(Items listed in a dataset)
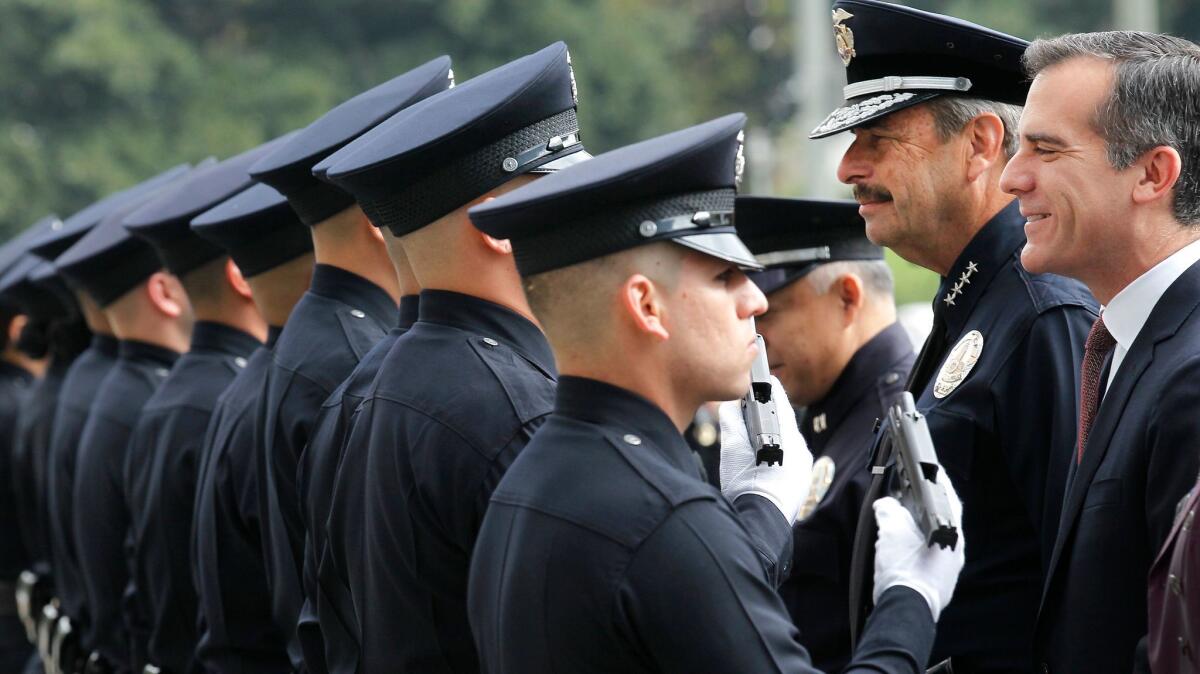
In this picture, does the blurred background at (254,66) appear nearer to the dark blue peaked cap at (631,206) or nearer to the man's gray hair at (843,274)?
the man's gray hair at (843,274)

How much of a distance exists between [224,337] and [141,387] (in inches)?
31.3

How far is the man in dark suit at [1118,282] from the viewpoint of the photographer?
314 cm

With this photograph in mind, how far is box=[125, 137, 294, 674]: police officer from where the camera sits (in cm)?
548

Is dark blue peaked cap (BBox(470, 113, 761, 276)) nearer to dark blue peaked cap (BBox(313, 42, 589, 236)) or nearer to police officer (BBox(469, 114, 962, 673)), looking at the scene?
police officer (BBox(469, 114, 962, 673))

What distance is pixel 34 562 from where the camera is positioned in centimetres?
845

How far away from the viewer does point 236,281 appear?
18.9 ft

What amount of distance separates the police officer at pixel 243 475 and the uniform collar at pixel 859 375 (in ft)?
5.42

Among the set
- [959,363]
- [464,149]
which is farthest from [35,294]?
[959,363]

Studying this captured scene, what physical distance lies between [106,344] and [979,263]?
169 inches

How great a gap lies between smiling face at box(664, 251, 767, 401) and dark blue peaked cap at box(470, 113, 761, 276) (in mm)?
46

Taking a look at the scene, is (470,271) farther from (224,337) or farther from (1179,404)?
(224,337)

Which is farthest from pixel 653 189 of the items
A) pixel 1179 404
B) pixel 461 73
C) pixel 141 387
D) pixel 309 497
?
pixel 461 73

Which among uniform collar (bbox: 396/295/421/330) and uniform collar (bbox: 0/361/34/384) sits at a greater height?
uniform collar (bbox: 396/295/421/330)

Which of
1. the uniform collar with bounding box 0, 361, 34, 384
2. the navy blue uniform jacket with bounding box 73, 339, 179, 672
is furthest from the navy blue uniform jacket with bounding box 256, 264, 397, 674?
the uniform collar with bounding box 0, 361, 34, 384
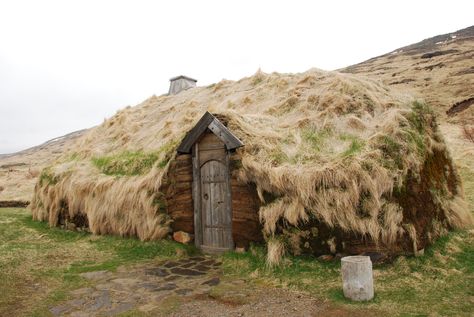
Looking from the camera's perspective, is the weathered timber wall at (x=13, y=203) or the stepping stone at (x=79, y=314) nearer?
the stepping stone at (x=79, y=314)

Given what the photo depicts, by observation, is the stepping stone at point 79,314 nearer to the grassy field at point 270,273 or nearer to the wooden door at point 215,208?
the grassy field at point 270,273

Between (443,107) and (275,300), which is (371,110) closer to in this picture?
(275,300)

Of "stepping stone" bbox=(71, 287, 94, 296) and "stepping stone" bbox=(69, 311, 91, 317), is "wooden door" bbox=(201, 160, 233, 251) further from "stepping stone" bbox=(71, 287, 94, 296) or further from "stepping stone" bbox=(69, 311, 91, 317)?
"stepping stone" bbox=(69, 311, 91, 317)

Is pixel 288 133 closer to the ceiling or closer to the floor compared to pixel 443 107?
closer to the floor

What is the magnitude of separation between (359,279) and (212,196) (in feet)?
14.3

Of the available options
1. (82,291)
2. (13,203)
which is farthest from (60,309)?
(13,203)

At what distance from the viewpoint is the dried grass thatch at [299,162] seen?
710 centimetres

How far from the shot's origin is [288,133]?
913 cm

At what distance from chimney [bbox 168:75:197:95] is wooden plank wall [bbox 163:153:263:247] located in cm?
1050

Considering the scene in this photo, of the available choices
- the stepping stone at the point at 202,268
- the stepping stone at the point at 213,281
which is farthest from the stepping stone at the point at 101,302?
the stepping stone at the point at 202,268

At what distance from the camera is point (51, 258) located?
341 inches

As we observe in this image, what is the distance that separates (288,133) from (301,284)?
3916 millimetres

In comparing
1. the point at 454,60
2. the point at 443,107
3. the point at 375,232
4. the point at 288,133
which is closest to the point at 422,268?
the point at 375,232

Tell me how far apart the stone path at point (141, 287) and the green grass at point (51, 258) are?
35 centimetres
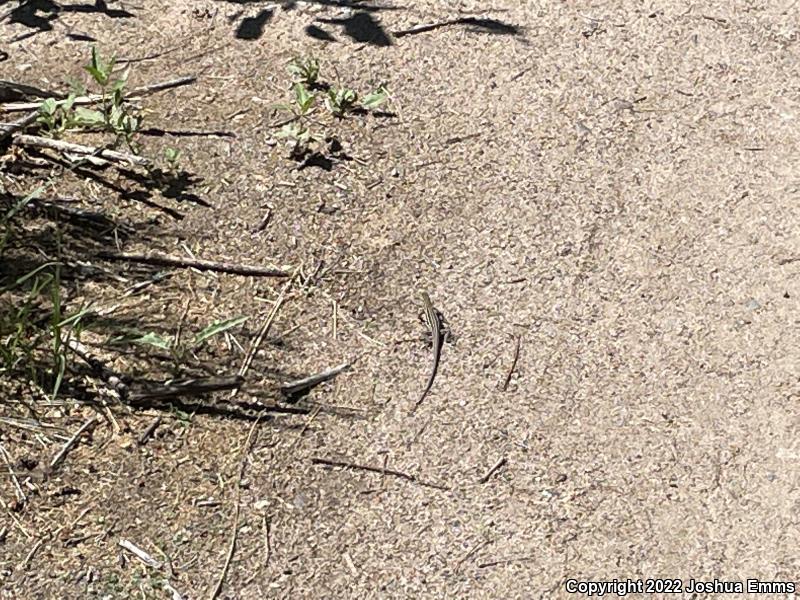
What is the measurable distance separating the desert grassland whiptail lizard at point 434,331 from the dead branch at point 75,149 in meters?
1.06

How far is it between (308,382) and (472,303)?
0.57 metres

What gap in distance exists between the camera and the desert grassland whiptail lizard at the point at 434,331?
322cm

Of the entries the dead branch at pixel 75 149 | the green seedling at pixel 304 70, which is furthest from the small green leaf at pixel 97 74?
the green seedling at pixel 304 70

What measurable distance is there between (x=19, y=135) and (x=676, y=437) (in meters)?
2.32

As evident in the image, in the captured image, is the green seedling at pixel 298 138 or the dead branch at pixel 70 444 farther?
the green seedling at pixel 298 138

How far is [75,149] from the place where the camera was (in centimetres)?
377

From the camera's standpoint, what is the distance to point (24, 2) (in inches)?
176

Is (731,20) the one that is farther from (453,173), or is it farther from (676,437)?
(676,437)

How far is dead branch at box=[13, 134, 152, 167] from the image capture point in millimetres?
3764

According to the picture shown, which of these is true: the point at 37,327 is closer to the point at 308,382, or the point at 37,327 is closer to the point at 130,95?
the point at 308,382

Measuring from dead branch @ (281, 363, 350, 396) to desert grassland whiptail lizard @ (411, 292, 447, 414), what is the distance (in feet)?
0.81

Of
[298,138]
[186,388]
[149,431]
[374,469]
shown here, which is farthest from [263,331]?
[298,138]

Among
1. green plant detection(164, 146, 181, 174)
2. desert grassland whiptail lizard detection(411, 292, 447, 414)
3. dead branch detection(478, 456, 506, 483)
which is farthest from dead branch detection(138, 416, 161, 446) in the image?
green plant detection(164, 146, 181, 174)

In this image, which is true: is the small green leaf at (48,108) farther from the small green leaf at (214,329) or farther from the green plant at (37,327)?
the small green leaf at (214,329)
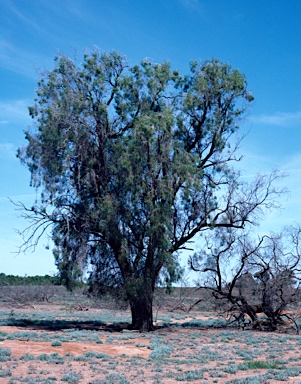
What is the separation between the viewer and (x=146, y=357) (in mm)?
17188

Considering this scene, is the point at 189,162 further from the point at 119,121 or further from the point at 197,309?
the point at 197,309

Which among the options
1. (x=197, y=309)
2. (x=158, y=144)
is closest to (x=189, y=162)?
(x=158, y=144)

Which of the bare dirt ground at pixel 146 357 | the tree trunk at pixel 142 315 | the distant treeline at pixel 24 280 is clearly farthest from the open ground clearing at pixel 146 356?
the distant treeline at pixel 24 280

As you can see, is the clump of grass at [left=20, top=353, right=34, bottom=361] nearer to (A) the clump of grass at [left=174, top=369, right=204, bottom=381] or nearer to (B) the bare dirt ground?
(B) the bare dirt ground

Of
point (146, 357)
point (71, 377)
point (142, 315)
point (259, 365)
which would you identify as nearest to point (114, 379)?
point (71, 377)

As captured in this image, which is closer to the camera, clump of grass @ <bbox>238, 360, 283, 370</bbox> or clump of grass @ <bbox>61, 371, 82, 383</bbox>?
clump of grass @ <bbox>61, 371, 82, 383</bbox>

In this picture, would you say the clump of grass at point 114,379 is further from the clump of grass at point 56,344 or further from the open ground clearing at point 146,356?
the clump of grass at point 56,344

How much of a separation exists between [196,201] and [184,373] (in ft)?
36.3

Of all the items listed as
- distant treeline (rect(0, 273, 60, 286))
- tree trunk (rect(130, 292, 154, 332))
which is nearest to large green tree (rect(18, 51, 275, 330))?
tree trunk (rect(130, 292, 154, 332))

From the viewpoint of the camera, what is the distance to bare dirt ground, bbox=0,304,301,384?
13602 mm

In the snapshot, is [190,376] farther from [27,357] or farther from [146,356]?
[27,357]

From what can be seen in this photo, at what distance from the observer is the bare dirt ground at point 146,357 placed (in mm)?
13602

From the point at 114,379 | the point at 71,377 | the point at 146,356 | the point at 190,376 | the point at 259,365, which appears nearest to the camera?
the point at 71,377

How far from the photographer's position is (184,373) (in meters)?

■ EXERCISE OBJECTIVE:
Present as a JSON list of strings, one per line, each line of the records from the line containing "Which of the bare" through the end of the records, both ends included and blank lines omitted.

■ WRITTEN RESPONSE:
[
  "Which of the bare dirt ground at pixel 146 357 | the tree trunk at pixel 142 315 | the distant treeline at pixel 24 280 is clearly farthest from the open ground clearing at pixel 146 356?",
  "the distant treeline at pixel 24 280",
  "As you can see, is the clump of grass at [left=20, top=353, right=34, bottom=361] nearer to (A) the clump of grass at [left=174, top=369, right=204, bottom=381] or nearer to (B) the bare dirt ground?",
  "(B) the bare dirt ground",
  "Of",
  "point (146, 357)",
  "point (71, 377)",
  "point (142, 315)",
  "point (259, 365)",
  "which would you identify as nearest to point (114, 379)?",
  "point (71, 377)",
  "As captured in this image, which is closer to the camera, clump of grass @ <bbox>238, 360, 283, 370</bbox> or clump of grass @ <bbox>61, 371, 82, 383</bbox>?",
  "clump of grass @ <bbox>61, 371, 82, 383</bbox>",
  "In this picture, would you say the clump of grass at point 114,379 is further from the clump of grass at point 56,344 or further from the open ground clearing at point 146,356?",
  "the clump of grass at point 56,344",
  "How much of a separation exists between [196,201] and [184,373] (in ft)?",
  "36.3",
  "Of all the items listed as",
  "- distant treeline (rect(0, 273, 60, 286))",
  "- tree trunk (rect(130, 292, 154, 332))",
  "which is nearest to large green tree (rect(18, 51, 275, 330))?",
  "tree trunk (rect(130, 292, 154, 332))",
  "From the viewpoint of the camera, what is the distance to bare dirt ground, bbox=0,304,301,384?",
  "13602 mm",
  "In the snapshot, is [190,376] farther from [27,357] or farther from [146,356]?",
  "[27,357]",
  "From what can be seen in this photo, at what distance from the observer is the bare dirt ground at point 146,357 placed (in mm)?",
  "13602",
  "From the point at 114,379 | the point at 71,377 | the point at 146,356 | the point at 190,376 | the point at 259,365, which appears nearest to the camera?",
  "the point at 71,377",
  "How far from the photographer's position is (184,373) (in meters)?"
]